> [Your goal]
Reproduce every one of the entries below verbatim, keeping each character, line break, and indentation unchanged.

> [Source material]
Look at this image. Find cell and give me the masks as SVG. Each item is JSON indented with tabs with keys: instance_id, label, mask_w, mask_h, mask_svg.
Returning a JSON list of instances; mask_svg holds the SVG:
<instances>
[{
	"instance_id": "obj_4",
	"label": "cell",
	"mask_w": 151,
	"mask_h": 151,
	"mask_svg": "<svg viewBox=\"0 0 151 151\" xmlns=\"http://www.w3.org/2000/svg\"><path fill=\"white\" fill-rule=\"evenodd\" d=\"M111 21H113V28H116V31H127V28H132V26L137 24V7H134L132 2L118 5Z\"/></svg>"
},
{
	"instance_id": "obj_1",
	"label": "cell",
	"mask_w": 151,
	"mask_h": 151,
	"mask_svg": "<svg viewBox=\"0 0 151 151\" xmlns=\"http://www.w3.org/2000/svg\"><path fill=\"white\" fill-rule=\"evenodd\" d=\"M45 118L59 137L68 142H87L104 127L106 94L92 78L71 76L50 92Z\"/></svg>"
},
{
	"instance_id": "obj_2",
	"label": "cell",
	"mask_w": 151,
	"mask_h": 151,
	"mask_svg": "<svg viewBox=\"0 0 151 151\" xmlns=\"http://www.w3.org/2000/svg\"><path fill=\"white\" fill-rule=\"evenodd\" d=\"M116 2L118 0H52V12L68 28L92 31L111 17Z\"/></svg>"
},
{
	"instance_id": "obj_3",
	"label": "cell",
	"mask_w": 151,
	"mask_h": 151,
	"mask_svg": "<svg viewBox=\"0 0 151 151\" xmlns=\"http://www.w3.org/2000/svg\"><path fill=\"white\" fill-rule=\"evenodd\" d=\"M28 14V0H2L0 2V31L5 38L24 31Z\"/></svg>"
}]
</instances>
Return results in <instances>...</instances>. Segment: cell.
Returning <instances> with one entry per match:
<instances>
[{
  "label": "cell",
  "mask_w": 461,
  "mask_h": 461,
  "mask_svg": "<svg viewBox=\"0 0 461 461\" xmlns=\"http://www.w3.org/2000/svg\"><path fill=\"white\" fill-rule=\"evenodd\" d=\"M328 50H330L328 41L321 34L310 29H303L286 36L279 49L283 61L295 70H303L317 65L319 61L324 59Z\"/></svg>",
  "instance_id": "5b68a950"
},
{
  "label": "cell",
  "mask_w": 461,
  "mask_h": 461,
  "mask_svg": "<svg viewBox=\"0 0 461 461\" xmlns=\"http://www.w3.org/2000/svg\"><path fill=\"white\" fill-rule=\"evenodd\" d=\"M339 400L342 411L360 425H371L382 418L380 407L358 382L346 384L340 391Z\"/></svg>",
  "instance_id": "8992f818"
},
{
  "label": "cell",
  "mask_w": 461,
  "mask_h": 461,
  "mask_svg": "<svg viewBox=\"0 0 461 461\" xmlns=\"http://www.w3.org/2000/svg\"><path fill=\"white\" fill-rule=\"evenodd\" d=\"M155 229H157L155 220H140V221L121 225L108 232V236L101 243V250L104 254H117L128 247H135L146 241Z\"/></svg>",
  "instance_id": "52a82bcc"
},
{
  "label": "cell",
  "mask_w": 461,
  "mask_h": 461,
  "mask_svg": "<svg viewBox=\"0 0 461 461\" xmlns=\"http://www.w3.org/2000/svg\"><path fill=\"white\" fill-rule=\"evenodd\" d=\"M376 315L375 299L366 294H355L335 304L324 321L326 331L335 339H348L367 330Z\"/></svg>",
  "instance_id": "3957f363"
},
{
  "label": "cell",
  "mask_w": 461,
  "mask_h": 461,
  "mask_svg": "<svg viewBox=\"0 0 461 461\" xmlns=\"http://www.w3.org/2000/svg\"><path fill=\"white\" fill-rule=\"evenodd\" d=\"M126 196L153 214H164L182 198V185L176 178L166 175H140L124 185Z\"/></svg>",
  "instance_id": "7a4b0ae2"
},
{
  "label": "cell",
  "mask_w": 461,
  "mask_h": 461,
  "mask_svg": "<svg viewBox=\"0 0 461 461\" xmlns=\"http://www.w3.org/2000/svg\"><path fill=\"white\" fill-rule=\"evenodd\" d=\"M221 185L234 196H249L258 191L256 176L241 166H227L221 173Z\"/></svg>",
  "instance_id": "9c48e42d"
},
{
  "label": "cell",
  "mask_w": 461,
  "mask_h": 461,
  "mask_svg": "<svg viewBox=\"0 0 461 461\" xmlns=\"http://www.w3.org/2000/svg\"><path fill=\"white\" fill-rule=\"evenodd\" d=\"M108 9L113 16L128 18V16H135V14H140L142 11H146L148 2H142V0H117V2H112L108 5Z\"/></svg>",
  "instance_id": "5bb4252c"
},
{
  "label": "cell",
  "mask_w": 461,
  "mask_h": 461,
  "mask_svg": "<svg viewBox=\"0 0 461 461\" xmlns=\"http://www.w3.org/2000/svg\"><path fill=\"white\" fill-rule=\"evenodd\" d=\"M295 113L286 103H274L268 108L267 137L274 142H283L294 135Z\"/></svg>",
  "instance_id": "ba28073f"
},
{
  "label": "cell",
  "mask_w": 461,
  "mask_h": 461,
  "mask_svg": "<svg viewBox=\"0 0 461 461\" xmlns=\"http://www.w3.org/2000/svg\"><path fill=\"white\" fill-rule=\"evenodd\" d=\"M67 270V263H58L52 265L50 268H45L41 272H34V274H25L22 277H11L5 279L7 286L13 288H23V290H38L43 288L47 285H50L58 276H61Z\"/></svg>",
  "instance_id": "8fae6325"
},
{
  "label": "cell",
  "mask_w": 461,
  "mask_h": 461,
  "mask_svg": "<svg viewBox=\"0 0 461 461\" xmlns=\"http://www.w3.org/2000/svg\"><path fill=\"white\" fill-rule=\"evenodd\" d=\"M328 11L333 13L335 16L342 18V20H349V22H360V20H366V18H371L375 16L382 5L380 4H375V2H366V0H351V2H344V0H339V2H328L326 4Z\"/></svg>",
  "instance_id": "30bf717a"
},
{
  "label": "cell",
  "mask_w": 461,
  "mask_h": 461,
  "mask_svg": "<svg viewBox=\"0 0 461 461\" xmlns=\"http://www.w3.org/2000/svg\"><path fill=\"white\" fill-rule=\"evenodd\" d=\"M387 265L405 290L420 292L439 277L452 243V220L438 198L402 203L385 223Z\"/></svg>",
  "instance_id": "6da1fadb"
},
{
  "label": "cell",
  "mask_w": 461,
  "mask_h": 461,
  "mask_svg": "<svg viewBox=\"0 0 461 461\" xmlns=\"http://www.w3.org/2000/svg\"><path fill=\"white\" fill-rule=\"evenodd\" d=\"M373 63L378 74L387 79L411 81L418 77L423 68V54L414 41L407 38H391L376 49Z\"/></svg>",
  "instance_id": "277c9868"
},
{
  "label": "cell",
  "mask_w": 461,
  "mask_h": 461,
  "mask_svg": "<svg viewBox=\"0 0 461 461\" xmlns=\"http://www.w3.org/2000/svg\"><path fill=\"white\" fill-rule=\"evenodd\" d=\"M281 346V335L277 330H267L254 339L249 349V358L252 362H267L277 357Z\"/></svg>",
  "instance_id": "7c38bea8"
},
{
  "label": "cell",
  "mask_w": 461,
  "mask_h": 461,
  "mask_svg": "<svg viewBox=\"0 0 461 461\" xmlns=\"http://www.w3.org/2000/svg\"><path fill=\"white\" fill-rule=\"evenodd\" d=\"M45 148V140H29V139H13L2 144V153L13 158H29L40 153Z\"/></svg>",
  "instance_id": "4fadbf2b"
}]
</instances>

> [Expected answer]
Look at this image. Find cell and give me the masks as SVG. Each item is JSON indented with tabs with keys: instance_id, label, mask_w, mask_h, mask_svg.
Returning a JSON list of instances; mask_svg holds the SVG:
<instances>
[{
	"instance_id": "obj_4",
	"label": "cell",
	"mask_w": 151,
	"mask_h": 151,
	"mask_svg": "<svg viewBox=\"0 0 151 151\" xmlns=\"http://www.w3.org/2000/svg\"><path fill=\"white\" fill-rule=\"evenodd\" d=\"M111 21H113V28H116V31H127V28H132V26L137 24V7H134L132 2L118 5Z\"/></svg>"
},
{
	"instance_id": "obj_1",
	"label": "cell",
	"mask_w": 151,
	"mask_h": 151,
	"mask_svg": "<svg viewBox=\"0 0 151 151\" xmlns=\"http://www.w3.org/2000/svg\"><path fill=\"white\" fill-rule=\"evenodd\" d=\"M45 118L59 137L68 142H87L104 127L106 94L92 78L71 76L50 92Z\"/></svg>"
},
{
	"instance_id": "obj_2",
	"label": "cell",
	"mask_w": 151,
	"mask_h": 151,
	"mask_svg": "<svg viewBox=\"0 0 151 151\" xmlns=\"http://www.w3.org/2000/svg\"><path fill=\"white\" fill-rule=\"evenodd\" d=\"M116 2L118 0H52V12L68 28L92 31L111 17Z\"/></svg>"
},
{
	"instance_id": "obj_3",
	"label": "cell",
	"mask_w": 151,
	"mask_h": 151,
	"mask_svg": "<svg viewBox=\"0 0 151 151\" xmlns=\"http://www.w3.org/2000/svg\"><path fill=\"white\" fill-rule=\"evenodd\" d=\"M28 14V0H2L0 2V31L5 38L24 31Z\"/></svg>"
}]
</instances>
Return results in <instances>...</instances>. Segment: cell.
Returning <instances> with one entry per match:
<instances>
[{
  "label": "cell",
  "mask_w": 461,
  "mask_h": 461,
  "mask_svg": "<svg viewBox=\"0 0 461 461\" xmlns=\"http://www.w3.org/2000/svg\"><path fill=\"white\" fill-rule=\"evenodd\" d=\"M328 50H330L328 41L321 34L310 29H303L286 36L279 49L283 61L295 70H303L317 65L319 61L324 59Z\"/></svg>",
  "instance_id": "5b68a950"
},
{
  "label": "cell",
  "mask_w": 461,
  "mask_h": 461,
  "mask_svg": "<svg viewBox=\"0 0 461 461\" xmlns=\"http://www.w3.org/2000/svg\"><path fill=\"white\" fill-rule=\"evenodd\" d=\"M339 400L342 411L360 425H371L382 418L380 407L358 382L346 384L340 391Z\"/></svg>",
  "instance_id": "8992f818"
},
{
  "label": "cell",
  "mask_w": 461,
  "mask_h": 461,
  "mask_svg": "<svg viewBox=\"0 0 461 461\" xmlns=\"http://www.w3.org/2000/svg\"><path fill=\"white\" fill-rule=\"evenodd\" d=\"M155 229H157L155 220H140V221L121 225L108 232V236L101 243V250L104 254H117L128 247H135L146 241Z\"/></svg>",
  "instance_id": "52a82bcc"
},
{
  "label": "cell",
  "mask_w": 461,
  "mask_h": 461,
  "mask_svg": "<svg viewBox=\"0 0 461 461\" xmlns=\"http://www.w3.org/2000/svg\"><path fill=\"white\" fill-rule=\"evenodd\" d=\"M376 315L375 299L366 294H355L335 304L324 321L326 331L335 339H348L367 330Z\"/></svg>",
  "instance_id": "3957f363"
},
{
  "label": "cell",
  "mask_w": 461,
  "mask_h": 461,
  "mask_svg": "<svg viewBox=\"0 0 461 461\" xmlns=\"http://www.w3.org/2000/svg\"><path fill=\"white\" fill-rule=\"evenodd\" d=\"M126 196L153 214H164L182 198V185L176 178L166 175H140L124 185Z\"/></svg>",
  "instance_id": "7a4b0ae2"
},
{
  "label": "cell",
  "mask_w": 461,
  "mask_h": 461,
  "mask_svg": "<svg viewBox=\"0 0 461 461\" xmlns=\"http://www.w3.org/2000/svg\"><path fill=\"white\" fill-rule=\"evenodd\" d=\"M221 185L234 196H249L258 191L256 176L241 166H227L221 173Z\"/></svg>",
  "instance_id": "9c48e42d"
},
{
  "label": "cell",
  "mask_w": 461,
  "mask_h": 461,
  "mask_svg": "<svg viewBox=\"0 0 461 461\" xmlns=\"http://www.w3.org/2000/svg\"><path fill=\"white\" fill-rule=\"evenodd\" d=\"M108 9L113 16L128 18V16H135V14H140L142 11H146L148 2H142V0H117V2H112L108 5Z\"/></svg>",
  "instance_id": "5bb4252c"
},
{
  "label": "cell",
  "mask_w": 461,
  "mask_h": 461,
  "mask_svg": "<svg viewBox=\"0 0 461 461\" xmlns=\"http://www.w3.org/2000/svg\"><path fill=\"white\" fill-rule=\"evenodd\" d=\"M295 113L286 103H274L268 108L267 137L274 142H283L294 135Z\"/></svg>",
  "instance_id": "ba28073f"
},
{
  "label": "cell",
  "mask_w": 461,
  "mask_h": 461,
  "mask_svg": "<svg viewBox=\"0 0 461 461\" xmlns=\"http://www.w3.org/2000/svg\"><path fill=\"white\" fill-rule=\"evenodd\" d=\"M67 270V263H58L52 265L50 268H45L41 272H34V274H25L22 277H11L5 279L7 286L13 288H23V290H38L43 288L47 285H50L58 276H61Z\"/></svg>",
  "instance_id": "8fae6325"
},
{
  "label": "cell",
  "mask_w": 461,
  "mask_h": 461,
  "mask_svg": "<svg viewBox=\"0 0 461 461\" xmlns=\"http://www.w3.org/2000/svg\"><path fill=\"white\" fill-rule=\"evenodd\" d=\"M328 11L333 13L335 16L342 18V20H349V22H360V20H366V18H371L375 16L382 5L380 4H375V2H366V0H351V2H344V0H339V2H328L326 4Z\"/></svg>",
  "instance_id": "30bf717a"
},
{
  "label": "cell",
  "mask_w": 461,
  "mask_h": 461,
  "mask_svg": "<svg viewBox=\"0 0 461 461\" xmlns=\"http://www.w3.org/2000/svg\"><path fill=\"white\" fill-rule=\"evenodd\" d=\"M387 265L405 290L420 292L439 277L452 243V220L438 198L402 203L385 223Z\"/></svg>",
  "instance_id": "6da1fadb"
},
{
  "label": "cell",
  "mask_w": 461,
  "mask_h": 461,
  "mask_svg": "<svg viewBox=\"0 0 461 461\" xmlns=\"http://www.w3.org/2000/svg\"><path fill=\"white\" fill-rule=\"evenodd\" d=\"M373 63L378 74L387 79L411 81L418 77L423 68V54L414 41L407 38H391L376 49Z\"/></svg>",
  "instance_id": "277c9868"
},
{
  "label": "cell",
  "mask_w": 461,
  "mask_h": 461,
  "mask_svg": "<svg viewBox=\"0 0 461 461\" xmlns=\"http://www.w3.org/2000/svg\"><path fill=\"white\" fill-rule=\"evenodd\" d=\"M281 346V335L277 330H267L254 339L249 349V358L252 362H267L277 357Z\"/></svg>",
  "instance_id": "7c38bea8"
},
{
  "label": "cell",
  "mask_w": 461,
  "mask_h": 461,
  "mask_svg": "<svg viewBox=\"0 0 461 461\" xmlns=\"http://www.w3.org/2000/svg\"><path fill=\"white\" fill-rule=\"evenodd\" d=\"M45 148V140H29V139H13L2 144V153L13 158H29L40 153Z\"/></svg>",
  "instance_id": "4fadbf2b"
}]
</instances>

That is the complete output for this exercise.